**Extrait de page:**
Culture

Recueil: Les Fables du doute et de la certitude de Noureddine Bousfiha

Noureddine Bousfiha n’est pas seulement romancier et essayiste. Il ne doit pas nous faire oublier qu’il est avant tout indubitablement poète

Les Fables du doute et de la certitude de Noureddine Bousfiha est un recueil en profondeur, exprimé dans le langage d’une âme ouverte sur les causes les plus cachées, les moins visitées de la lumière. Il force les portes lointaines, arrive là où le mystère l’attend. Il ne craint pas de remuer les braises pour dire les choses essentielles ; de vivre pour elles au lieu de se taire.

Noureddine Bousfiha n’est pas seulement romancier et essayiste. Il ne doit pas nous faire oublier qu’il est avant tout indubitablement poète.  En dépit de certaines apparences, son dernier volume de vers nous offre une poésie qui nous vient des frontières les plus lointaines ; une poésie de valeur, revenue de bien des enthousiasmes où l’on perçoit les pulsations imprévisibles d’une vérité instinctivement vécue en même temps qu’innocemment transfigurée. D’un poème à un autre, d’une évocation à une autre, nous accédons à une substance subordonnée à une lecture qui semble suffire à considérer une pensée que le poète suit où qu’elle aille, retraçant les fièvres d’une aventure qui interpelle son lecteur, sans le moindre malentendu.

 

 

Pour autant qu’il nous soit permis de nous référer à ce seul recueil, il semble que le poète use d’un langage plutôt recherché pour interroger sa matière, un langage du refus de l’objectivité qui sonde le dedans pour mieux voir et sentir. Ce recueil profond n’a pas la vanité pour cadre principal, mais l’indulgence pour soi-même. A quelque hauteur où le poète se situe, ses poèmes provoquent par leur tragique, la réalité qui les fonde et qui n’exclue pas la lucidité. On sent qu’au bout de tant d’années, cette poésie continue à s’appuyer avec confiance sur ce qui la fonde : une sorte de réminiscence qui, à peine proférée, aimerait retrouver la pureté du silence. Logiquement, nous ne devrons rien ajouter à ce que l’immense Khaïr-Eddine -dans sa postface- a bien voulu nous dire du poète et de sa poésie. Ses formules sont justes et percutantes. Voilà qui nous prouve que l’essentiel de ces textes est entendu. Peut-être nous sera-t-il permis de préciser en prime, que cette poésie de rigueur s’oppose à une autre toute « blanche » que pratique d’autres poètes, appuyée par un lyrisme asymptomatique qui se pique de modernité. Nous ne portons pas ici un jugement littéraire, encore moins un jugement moral. Il suffit tout simplement de se demander si l’on peut encore prendre plaisir à la lecture de ces fables ou s’intéresser à la démarche généreuse du poète.

**Entrées enregistrées:**
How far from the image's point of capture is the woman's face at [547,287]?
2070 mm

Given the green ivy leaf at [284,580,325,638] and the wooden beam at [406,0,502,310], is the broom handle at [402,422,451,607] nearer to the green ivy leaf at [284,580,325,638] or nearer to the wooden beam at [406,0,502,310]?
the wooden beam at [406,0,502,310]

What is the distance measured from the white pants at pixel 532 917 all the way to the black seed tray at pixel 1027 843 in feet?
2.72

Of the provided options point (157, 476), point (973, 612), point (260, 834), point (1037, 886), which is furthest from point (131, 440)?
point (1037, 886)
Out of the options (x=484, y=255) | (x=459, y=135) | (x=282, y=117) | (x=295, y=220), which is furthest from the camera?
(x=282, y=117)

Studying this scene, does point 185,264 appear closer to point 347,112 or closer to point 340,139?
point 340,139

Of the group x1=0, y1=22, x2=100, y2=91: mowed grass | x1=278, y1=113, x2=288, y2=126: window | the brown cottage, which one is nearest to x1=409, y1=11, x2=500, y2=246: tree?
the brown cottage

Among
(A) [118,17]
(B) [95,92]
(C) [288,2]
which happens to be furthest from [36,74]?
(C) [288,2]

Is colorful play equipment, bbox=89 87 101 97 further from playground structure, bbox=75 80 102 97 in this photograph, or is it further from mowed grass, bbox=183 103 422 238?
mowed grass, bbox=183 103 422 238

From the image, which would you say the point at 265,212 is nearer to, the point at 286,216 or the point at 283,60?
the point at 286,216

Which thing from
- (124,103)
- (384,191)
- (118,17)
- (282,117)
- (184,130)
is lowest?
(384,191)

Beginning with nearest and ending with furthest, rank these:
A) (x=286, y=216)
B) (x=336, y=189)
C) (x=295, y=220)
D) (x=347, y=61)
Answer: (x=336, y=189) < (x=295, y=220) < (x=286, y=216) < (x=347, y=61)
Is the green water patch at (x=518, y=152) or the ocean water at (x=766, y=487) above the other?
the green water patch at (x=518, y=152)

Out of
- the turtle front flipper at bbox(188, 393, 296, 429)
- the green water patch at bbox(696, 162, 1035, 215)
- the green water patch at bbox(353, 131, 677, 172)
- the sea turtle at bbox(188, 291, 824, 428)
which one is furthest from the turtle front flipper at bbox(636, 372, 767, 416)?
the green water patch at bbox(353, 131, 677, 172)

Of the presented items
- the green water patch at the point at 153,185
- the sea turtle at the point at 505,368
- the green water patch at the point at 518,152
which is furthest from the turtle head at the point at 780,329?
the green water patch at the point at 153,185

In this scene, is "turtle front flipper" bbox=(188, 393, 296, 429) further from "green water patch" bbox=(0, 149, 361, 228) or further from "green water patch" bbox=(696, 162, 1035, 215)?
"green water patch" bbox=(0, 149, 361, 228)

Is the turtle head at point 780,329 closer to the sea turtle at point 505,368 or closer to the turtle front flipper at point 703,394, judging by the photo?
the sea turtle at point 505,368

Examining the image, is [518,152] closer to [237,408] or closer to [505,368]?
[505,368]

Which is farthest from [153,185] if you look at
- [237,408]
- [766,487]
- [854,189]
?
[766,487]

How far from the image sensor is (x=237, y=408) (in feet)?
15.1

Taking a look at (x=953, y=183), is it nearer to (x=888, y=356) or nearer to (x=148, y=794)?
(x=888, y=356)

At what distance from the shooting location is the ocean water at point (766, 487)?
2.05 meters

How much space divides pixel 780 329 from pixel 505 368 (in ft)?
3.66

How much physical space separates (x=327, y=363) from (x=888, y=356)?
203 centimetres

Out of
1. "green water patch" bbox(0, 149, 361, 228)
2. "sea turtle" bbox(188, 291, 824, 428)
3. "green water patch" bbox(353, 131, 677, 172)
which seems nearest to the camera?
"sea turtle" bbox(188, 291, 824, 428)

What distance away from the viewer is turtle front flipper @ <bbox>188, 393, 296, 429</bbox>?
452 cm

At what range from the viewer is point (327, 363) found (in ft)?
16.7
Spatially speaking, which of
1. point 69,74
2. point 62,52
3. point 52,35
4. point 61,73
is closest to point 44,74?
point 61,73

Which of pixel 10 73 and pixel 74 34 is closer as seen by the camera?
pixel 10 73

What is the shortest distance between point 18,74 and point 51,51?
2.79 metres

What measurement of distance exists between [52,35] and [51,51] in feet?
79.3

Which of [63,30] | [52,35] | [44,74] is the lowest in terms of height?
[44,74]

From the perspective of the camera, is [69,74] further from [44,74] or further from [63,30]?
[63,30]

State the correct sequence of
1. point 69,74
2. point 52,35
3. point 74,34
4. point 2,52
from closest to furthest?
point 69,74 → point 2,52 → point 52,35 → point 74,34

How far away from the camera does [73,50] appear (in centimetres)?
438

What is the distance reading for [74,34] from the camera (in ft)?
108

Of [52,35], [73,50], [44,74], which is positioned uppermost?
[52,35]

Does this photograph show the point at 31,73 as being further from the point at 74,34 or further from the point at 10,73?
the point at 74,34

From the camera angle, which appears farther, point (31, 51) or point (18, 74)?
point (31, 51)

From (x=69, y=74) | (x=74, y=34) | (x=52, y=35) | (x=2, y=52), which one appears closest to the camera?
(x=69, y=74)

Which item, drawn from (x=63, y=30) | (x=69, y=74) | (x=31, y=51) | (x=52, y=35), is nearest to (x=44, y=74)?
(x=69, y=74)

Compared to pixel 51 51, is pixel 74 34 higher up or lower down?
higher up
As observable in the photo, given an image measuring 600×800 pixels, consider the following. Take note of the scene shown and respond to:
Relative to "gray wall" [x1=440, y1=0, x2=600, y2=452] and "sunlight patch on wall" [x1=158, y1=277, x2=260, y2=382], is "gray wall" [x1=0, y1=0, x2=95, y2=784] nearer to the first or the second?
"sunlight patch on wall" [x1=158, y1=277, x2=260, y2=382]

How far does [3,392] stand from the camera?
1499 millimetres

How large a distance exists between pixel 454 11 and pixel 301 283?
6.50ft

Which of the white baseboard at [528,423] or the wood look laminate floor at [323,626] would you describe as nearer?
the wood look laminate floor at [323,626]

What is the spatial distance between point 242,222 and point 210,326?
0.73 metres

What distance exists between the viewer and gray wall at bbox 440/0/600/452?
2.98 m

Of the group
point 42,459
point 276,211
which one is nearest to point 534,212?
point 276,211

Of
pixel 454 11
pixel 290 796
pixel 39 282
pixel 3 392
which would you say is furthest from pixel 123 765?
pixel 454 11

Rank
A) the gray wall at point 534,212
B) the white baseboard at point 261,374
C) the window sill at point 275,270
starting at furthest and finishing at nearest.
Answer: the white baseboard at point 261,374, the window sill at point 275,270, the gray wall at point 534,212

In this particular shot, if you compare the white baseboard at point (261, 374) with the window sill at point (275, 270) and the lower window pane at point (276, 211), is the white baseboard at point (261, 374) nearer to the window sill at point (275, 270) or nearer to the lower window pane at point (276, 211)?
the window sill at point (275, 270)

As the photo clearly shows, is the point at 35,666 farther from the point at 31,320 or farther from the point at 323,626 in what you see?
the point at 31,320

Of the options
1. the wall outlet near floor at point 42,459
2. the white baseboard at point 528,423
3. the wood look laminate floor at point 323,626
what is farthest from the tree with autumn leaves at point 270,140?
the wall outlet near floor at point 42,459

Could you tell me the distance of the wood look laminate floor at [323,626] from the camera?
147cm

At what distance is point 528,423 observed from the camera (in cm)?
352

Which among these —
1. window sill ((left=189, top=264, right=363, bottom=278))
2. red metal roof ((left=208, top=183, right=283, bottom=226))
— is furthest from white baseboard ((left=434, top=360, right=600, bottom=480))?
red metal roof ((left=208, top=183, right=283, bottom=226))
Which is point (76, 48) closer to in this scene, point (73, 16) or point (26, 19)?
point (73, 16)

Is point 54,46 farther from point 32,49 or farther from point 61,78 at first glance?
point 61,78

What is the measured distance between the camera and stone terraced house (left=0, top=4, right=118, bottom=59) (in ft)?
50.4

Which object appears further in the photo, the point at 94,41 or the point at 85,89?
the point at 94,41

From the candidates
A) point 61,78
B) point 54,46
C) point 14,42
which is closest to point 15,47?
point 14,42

**Travail à faire:**
[A] Selon l'article sur le recueil de Noureddine Bousfiha, qui a signé la postface de ce recueil ?
[B] Reprenez mot pour mot le passage de l'article qui commence par « Recueil: Les Fables » et se termine par « de se taire. ».
Aucune des entrées n'est nécessaire ici.

**Les réponses:**
[A] Khaïr-Eddine.

[B]
Recueil: Les Fables du doute et de la certitude de Noureddine Bousfiha

Noureddine Bousfiha n’est pas seulement romancier et essayiste. Il ne doit pas nous faire oublier qu’il est avant tout indubitablement poète

Les Fables du doute et de la certitude de Noureddine Bousfiha est un recueil en profondeur, exprimé dans le langage d’une âme ouverte sur les causes les plus cachées, les moins visitées de la lumière. Il force les portes lointaines, arrive là où le mystère l’attend. Il ne craint pas de remuer les braises pour dire les choses essentielles ; de vivre pour elles au lieu de se taire.